* Task directions
Decide whether each statement below agrees with the Best Fiends article, answering yes or no and quoting the deciding words: (a) the original Best Fiends game was first launched only on iOS devices; (b) Reel FX composed the game's orchestral music; (c) Best Fiends Slugs came out in 2018.

··· Passage

- Developer: Seriously
- Publisher: Seriously
- Composer: Heitor Pereira
- Platforms: iOS, Android
- Release: 2014
- Genre: Puzzle

= Best Fiends =

2014 video game

Best Fiends is a mobile game centered around tile-matching gameplay. Since it launched in 2014.

==Plot==
Minutia was a peaceful land where the Fiends lived in peace. One day, a meteor struck Mount Boom, where the slugs who lived there turned into aggressive beasts, invading Minutia and kidnapping the Fiends and families. A mite named Temper, who was the only one who survived the attack, must go on a journey to rescue the Fiends, and travel throughout Minutia to reach Mount Boom, and stop the Slug invasion.

==History==
The original Best Fiends game was launched exclusively on iOS devices in 2014 by the gaming start-up "Seriously" which had been founded the previous year by several former Rovio executives. The company's goal was for Best Fiends to start as a game. As part of this strategy, "Seriously" launched a YouTube channel to produce short animated videos alongside the launch of the first Best Fiends game and recruited Heitor Pereira to compose orchestral music for the game. The Best Fiends animated videos were produced by Reel FX and featured voice acting from Mark Hamill. Within two weeks of its launch, Best Fiends had been downloaded 1.5 million times.

The second game, Best Fiends Forever, was launched in October 2016, the third game, Best Fiends Slugs, was soft-launched the following December, and the fourth game, Best Fiends Stars, was released in 2018.

······
··· Dataset entries

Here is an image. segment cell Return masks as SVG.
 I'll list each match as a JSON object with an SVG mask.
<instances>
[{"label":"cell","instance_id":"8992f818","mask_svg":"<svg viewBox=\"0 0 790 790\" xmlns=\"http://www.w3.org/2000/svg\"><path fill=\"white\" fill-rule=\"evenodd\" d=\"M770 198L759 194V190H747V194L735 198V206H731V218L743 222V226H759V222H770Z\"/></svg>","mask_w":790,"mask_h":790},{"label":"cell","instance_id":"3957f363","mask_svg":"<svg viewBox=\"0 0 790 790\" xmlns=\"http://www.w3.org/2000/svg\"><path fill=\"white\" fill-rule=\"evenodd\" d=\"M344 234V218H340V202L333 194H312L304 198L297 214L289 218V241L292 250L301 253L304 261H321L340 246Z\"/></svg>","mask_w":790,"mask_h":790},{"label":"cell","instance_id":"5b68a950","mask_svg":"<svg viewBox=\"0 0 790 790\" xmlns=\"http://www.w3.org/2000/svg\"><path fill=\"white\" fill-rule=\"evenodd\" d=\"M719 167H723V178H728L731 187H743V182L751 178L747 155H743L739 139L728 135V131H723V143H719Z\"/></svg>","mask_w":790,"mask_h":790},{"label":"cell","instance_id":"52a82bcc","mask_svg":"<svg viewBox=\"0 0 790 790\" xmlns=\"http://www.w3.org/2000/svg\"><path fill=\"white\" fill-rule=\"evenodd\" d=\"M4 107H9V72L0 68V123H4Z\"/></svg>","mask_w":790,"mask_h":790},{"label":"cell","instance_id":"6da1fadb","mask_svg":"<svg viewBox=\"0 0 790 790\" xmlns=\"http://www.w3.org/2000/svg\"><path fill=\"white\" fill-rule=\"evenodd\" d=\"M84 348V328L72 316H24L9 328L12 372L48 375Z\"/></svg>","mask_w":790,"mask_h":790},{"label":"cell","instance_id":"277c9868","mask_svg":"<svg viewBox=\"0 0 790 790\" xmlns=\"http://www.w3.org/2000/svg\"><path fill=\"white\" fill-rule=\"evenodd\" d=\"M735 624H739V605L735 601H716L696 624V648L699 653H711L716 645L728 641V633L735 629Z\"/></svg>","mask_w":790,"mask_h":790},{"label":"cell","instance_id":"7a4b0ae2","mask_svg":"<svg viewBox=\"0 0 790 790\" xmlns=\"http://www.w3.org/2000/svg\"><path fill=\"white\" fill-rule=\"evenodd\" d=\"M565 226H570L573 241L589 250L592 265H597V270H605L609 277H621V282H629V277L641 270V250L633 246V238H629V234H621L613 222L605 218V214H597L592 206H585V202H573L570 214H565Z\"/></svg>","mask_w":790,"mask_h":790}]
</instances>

······

* Task answer
(a) Yes: "launched exclusively on iOS devices in 2014"
(b) No: "recruited Heitor Pereira to compose orchestral music for the game"
(c) No: "the third game, Best Fiends Slugs, was soft-launched the following December, and the fourth game, Best Fiends Stars, was released in 2018"